HISTORY OF THE COTTAGE
The Edgar Allan Poe Cottage, built c. 1812, is a New York City and State landmark listed on the National Register of Historic Places. The historic house museum is famous as the final home of the writer. At the time that Poe, his ailing wife Virginia and mother-in-law, Mrs. Maria Clemm moved in during the spring of 1846, the house was owned by John Valentine. Poe rented it for $100 per year. Virginia died in the house in 1847 and after Poe’s death on October 7, 1849 while in Baltimore, Mrs. Clemm moved out.
Until 1913, when the city of New York purchased it, the small farmhouse was occupied and owned by a number of individuals, although the owners tended not to be the occupants. The Valentine family sold the house in 1866 to James Cole, who sold it the following year to Henry Stoney. Stoney sold it to Thomas and Ann Holt in 1871 who sold it that same year to John Berrian. Berrian transferred ownership of it in 1877 to Henry Berrian. It was in 1874 that the first newspaper article appeared about visitors to the poet’s former home due to the growing popularity of his writings – the Cottage’s occupant [name unknown] was a young woman. The house remained in the Berrian family until 1883, when it was sold to Nelson and Julia Strang. In a New York Times article, dated June 10, 1883 and entitled “Poe’s Home” the occupant at the time was said to be a Mrs. Dechert, widow of William Dechert who had worked on plans for Central Park and who had designed many of the roads around Fordham. She is described as an elderly Southern lady who had lived there for many years. By the Fall of 1891 Mrs. Dechert had left the house due to ill health; by then Poe Cottage was described as being in a run-down condition. In 1884, the property was purchased by Patrick J. Keary. In 1889, Keary offered it to New York as a memorial, but the city didn’t want it.

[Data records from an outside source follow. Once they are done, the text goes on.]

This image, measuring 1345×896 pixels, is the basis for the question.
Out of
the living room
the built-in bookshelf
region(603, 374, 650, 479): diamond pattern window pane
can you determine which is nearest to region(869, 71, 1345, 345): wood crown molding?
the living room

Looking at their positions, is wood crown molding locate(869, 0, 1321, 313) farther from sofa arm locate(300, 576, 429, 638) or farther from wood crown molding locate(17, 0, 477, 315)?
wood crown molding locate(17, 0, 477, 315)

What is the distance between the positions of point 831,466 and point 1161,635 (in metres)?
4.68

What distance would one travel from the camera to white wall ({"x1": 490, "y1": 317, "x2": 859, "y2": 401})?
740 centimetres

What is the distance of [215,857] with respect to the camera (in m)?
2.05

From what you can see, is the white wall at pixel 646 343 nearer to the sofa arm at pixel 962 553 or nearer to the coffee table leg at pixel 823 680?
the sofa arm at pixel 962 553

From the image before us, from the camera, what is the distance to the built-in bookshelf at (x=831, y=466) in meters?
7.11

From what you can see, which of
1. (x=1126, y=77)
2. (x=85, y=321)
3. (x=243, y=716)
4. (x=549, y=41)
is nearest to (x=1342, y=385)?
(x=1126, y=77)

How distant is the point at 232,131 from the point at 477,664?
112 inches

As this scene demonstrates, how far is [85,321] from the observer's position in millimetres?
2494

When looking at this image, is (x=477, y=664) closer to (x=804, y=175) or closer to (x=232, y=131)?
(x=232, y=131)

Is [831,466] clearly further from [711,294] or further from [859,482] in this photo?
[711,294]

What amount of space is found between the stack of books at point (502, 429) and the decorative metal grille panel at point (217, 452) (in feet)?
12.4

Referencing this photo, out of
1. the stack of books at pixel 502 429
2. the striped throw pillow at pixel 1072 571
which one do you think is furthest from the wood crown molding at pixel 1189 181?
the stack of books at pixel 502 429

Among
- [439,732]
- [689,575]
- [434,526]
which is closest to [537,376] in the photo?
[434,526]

In April of that year, it was sold at auction to William Fearing Gill; he sold it in 1892 to Austin Ford who, in turn, sold it in 1895 to Joseph Edward Chauvet, a dentist.
In 1895, the Shakespeare Society rented Poe’s Cottage to publicize its plight but was unable to raise $5,000 needed to buy it from Dr. Chauvet, who lived in it for a time – and used it for a dental office. He had difficulty finding renters due to the fact that so many came to see Poe’s home. It was Chauvet who persuaded New York City to buy the house, which it did in 1913. It was moved across the street into Poe Park and opened as a museum in 1913.
The Bronx County Historical Society has administered the Edgar Allan Poe Cottage as an historic house museum since 1975, in cooperation with the New York City Department of Parks & Recreation and the Historic House Trust of New York City.